→ **Given text**

....

# 2.5l Ignition coil and spark plug concerns.



## Josetehbomb (Dec 3, 2015)

Hey all, the village idiot is back again with more questions. So I was removing and cleaning various parts under my hood today, things like the engine cover, intake cone and just a general wipe-down under my hood. Obviously no water being used or has ever been used under the hood, I know that's a no-no. Normally I spray some purple power on some shop towels and wipe away along with using an air compressor to clear away loose particles of dirt and so on and so forth. Anyhow, I was looking at my ignition coils and thought to myself that in my entire ownership of the car (40,000 of my own original miles) I have never once looked at my coils and spark plugs seeing as all I've ever read about OEM plugs is that they last for give or take 80,000 to 100,000 miles. Upon removing and inspecting, I found some grade A f**kery right here. It appears to be oil in the cylinder that my spark plug goes in as well as burnt onto my coil itself and on the threads of the spark plug itself. VW... why you do dis to me? What would cause this? Valve cover gasket issues?


----------



## Josetehbomb (Dec 3, 2015)

Sorry for the Gorilla monsoon sized pics.


----------



## le0n (Jun 12, 2013)

^^ looks normal.

unless that oil is wet, there's nothing to worry about there.

it appears to be 'cooked' and not fresh.

if it was wet, then you'd need to get a new valve cover gasket on there.


----------



## Josetehbomb (Dec 3, 2015)

Oh, just seemed odd to me. Thank you for the info, glad I didn't freak out and go splurge on new coils and spark plugs, I've just never seen that before so I was like uhhhh


----------



## le0n (Jun 12, 2013)

i recall seeing the same thing while doing my during my 40k service. it was only on one coil pack, one of them on the left cylinder 4 or 5. regardless, it looked dry and didn't rub off easily because it was cooked on there.

....

→ **Data shown**
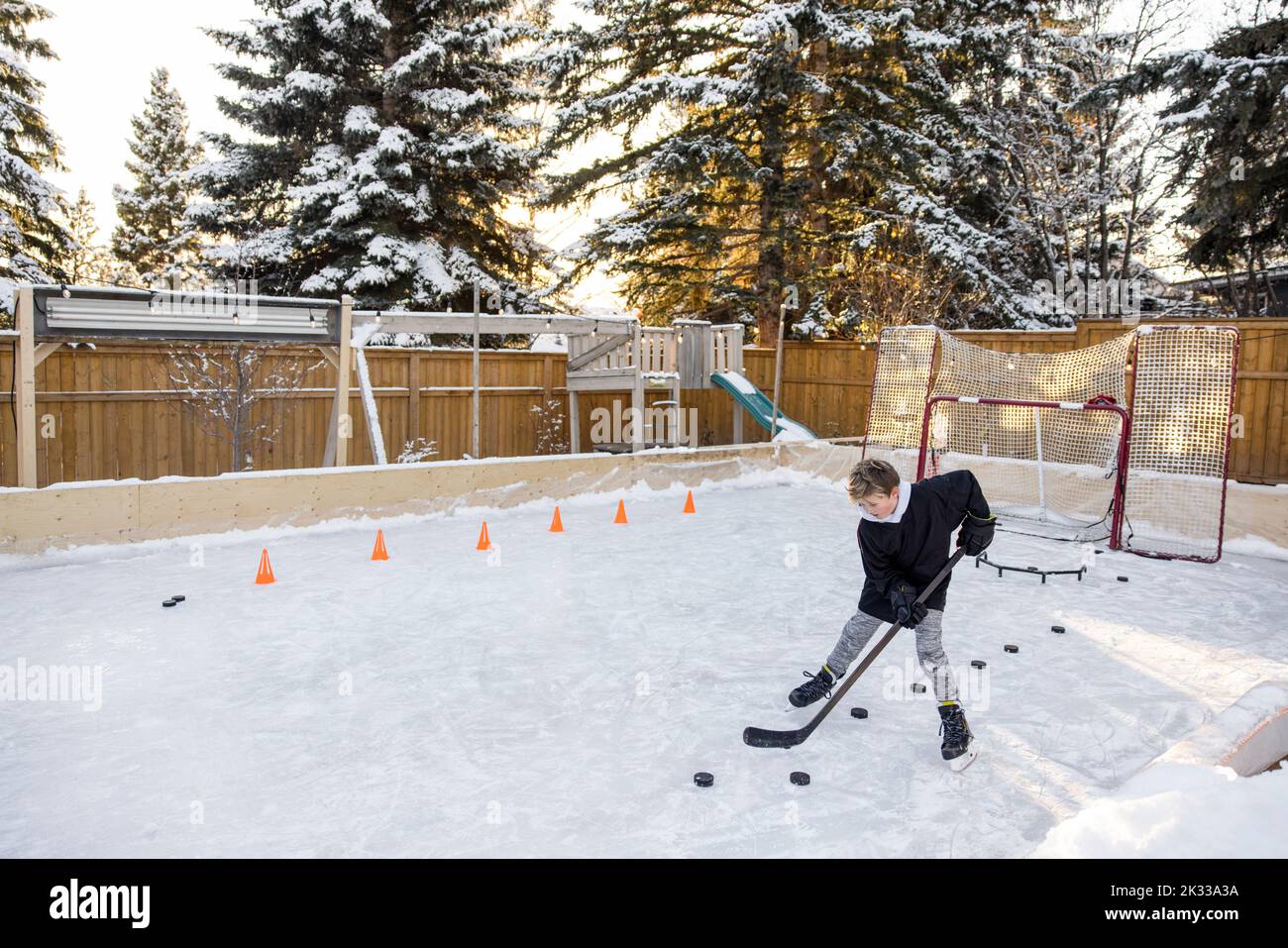 Niño practicando ejercicios de hockey sobre hielo en la pista de patinaje sobre hielo del patio trasero Foto de stock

....

→ **What to do**
Please reproduce the stretch of the ignition coil thread from "i recall seeing" through "cooked on there.".

→ **Task response**
i recall seeing the same thing while doing my during my 40k service. it was only on one coil pack, one of them on the left cylinder 4 or 5. regardless, it looked dry and didn't rub off easily because it was cooked on there.